The second half contained some particularly memorable scenes: Rambert talking watery-eyed of the “Christmas from Hell”, the pathos undermined by Cottard’s bitterly sarcastic rendition of “Silent Night”, and then the scene when Grand doesn’t die. This scene could so easily have descended into farce: Grand (Rod Sharp) writhing in agony with plague symptoms, remains pre-occupied with the wording of the first sentence of his letter to his estranged wife. And yet Rod, playing the modest civil servant (his job is to keep statistics of the plague victims) had so gained the audience’s sympathy that there was not a murmur of laughter. Instead, we rejoice at his miraculous recovery the next day and admire his decision to recommence the symbolic struggle to find the right words.
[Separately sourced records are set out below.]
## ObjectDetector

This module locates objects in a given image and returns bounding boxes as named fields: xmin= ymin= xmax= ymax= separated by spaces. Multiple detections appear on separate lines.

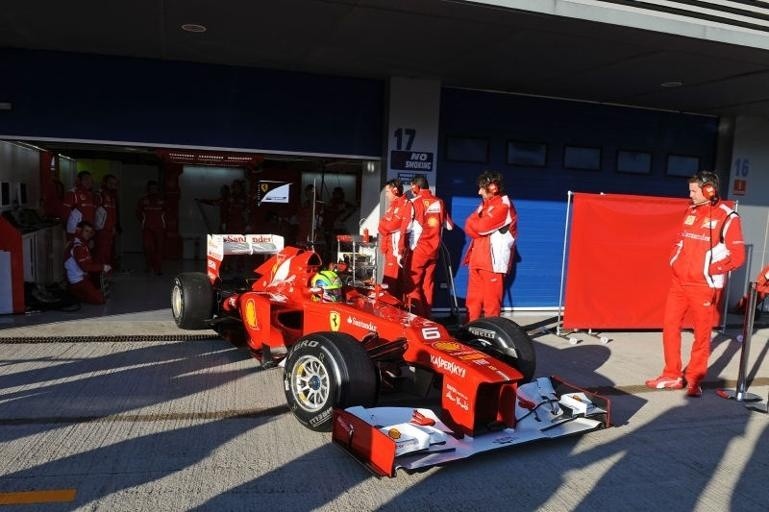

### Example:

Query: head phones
xmin=699 ymin=175 xmax=719 ymax=206
xmin=392 ymin=182 xmax=399 ymax=196
xmin=487 ymin=177 xmax=499 ymax=195
xmin=101 ymin=175 xmax=106 ymax=189
xmin=75 ymin=171 xmax=96 ymax=185
xmin=412 ymin=180 xmax=420 ymax=194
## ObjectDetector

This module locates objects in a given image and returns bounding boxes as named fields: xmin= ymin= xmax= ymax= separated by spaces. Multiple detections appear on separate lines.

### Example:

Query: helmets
xmin=311 ymin=271 xmax=344 ymax=302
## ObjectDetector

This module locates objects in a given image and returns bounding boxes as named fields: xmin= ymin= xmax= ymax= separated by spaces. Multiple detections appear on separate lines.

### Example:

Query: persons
xmin=730 ymin=263 xmax=769 ymax=312
xmin=462 ymin=167 xmax=518 ymax=321
xmin=401 ymin=175 xmax=454 ymax=320
xmin=55 ymin=170 xmax=345 ymax=305
xmin=645 ymin=170 xmax=746 ymax=397
xmin=378 ymin=178 xmax=415 ymax=297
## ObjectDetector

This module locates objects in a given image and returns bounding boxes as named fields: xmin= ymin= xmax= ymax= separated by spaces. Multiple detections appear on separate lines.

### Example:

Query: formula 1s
xmin=169 ymin=229 xmax=616 ymax=481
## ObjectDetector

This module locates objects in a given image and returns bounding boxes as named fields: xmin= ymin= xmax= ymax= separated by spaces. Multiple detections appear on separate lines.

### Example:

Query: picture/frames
xmin=444 ymin=133 xmax=701 ymax=179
Simon Brencher, as Rieux, the mouthpiece of Camus’ philosophy, so often centre-stage, was a dominating, authoritative figure (with a lot of lines to learn). We felt his exhaustion and his unremitting refusal to accept death and injustice. James Wills as Tarrou, too, in his sincerity and refusal to condemn – his final handshake with Cottard was another moving moment – assists in the ultimately successful attempt to overcome the plague. And even though Rieux reminds us, in those famous last lines, that “the bacillus never actually dies”, even though the off-stage fireworks seemed (and were, intentionally I am sure} rather hollow after all that suffering and death, we experience with him something like what Sisyphus felt (in another famous work by Camus} when he got to the top of the mountain with his rock. A sense of triumph – fleeting certainly, but no less uplifting for all that.